→ **Passage provided**
┌──

Created 01-10-2017 10:30 PM
I'm using spark to import data from a postgres database on my host machine into hdp sandbox. I get this error everytime.
Here is the command call
spark-submit \ --packages org.apache.spark:spark-streaming-kafka_2.10:1.6.0,com.databricks:spark-csv_2.10:1.5.0,com.databricks:spark-avro_2.10:2.0.1 \ --master yarn \ --deploy-mode client \ --jars ${L_ALL_JARS} \ --class ${L_CLASS} \ bdi.spark.jar ${HDM_CUSTOMER_KEY} yarn-client
scala
val sparkConf = new SparkConf().setAppName(args(2)) val sc = new SparkContext(sparkConf) val hive = new HiveContext(sc) val df = sql.read.format("jdbc").options(opts).load.cache df.show
The error doesn't occur util I call an action on the dataframe show().
Created 01-11-2017 05:36 PM
I changed to the call to include the args below and it worked.
--num-executors 4 \
--executor-memory 512M \
--driver-memory 512M \
Created 01-11-2017 12:07 AM
Spark has lazy execution so show is where it tries to connect.

└──

→ **Exercises to complete**
a) Reproduce, word for word, the portion of the Spark import thread starting at "Here is the" and ending at "tries to connect.".
b) Extend the Spark import thread by writing what follows its final post.

→ **Recorded data**
┌──

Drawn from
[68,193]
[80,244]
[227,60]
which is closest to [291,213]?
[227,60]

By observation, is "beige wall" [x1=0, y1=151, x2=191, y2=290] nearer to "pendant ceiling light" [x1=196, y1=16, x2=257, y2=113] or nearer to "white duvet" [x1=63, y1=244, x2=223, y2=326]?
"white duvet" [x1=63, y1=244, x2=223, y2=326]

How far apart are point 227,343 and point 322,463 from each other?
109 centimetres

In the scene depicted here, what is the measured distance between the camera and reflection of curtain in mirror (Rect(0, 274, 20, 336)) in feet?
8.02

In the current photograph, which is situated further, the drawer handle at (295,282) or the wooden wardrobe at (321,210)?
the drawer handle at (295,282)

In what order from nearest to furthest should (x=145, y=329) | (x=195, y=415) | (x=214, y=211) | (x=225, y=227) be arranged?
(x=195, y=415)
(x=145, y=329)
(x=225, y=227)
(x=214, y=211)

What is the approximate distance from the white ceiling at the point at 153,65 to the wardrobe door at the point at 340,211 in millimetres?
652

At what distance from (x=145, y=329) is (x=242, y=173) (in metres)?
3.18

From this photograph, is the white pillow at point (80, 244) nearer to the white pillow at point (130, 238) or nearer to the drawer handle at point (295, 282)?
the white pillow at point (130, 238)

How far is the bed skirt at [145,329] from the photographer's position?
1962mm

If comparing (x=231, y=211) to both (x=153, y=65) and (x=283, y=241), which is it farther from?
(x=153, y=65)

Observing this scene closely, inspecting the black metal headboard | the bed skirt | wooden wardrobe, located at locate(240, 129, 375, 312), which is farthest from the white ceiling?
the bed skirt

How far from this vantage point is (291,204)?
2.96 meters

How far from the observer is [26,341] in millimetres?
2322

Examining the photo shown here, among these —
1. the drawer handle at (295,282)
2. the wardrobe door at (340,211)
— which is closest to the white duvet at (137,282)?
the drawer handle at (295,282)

└──

→ **Response list**
a)
Here is the command call
spark-submit \ --packages org.apache.spark:spark-streaming-kafka_2.10:1.6.0,com.databricks:spark-csv_2.10:1.5.0,com.databricks:spark-avro_2.10:2.0.1 \ --master yarn \ --deploy-mode client \ --jars ${L_ALL_JARS} \ --class ${L_CLASS} \ bdi.spark.jar ${HDM_CUSTOMER_KEY} yarn-client
scala
val sparkConf = new SparkConf().setAppName(args(2)) val sc = new SparkContext(sparkConf) val hive = new HiveContext(sc) val df = sql.read.format("jdbc").options(opts).load.cache df.show
The error doesn't occur util I call an action on the dataframe show().
Created 01-11-2017 05:36 PM
I changed to the call to include the args below and it worked.
--num-executors 4 \
--executor-memory 512M \
--driver-memory 512M \
Created 01-11-2017 12:07 AM
Spark has lazy execution so show is where it tries to connect.

b)
can you access that db from the sandbox command line check for errors
check postgres permissions and sandbox mapping / firewalls.
Created 01-11-2017 05:31 PM
I changed the code to read from Hive instead and still got the same error.
val sparkConf = new SparkConf().setAppName("test-spark").set("spark.eventLog.enabled", "true") val sc = new SparkContext(sparkConf) val sql = new HiveContext(sc) sql.sql("SELECT * FROM foodmart.customer").show()
I added these args to the call but also no luck.
--num-executors 4 \
--executor-memory 1G \
--driver-memory 1G \
Created 01-11-2017 05:36 PM
I changed to the call to include the args below and it worked.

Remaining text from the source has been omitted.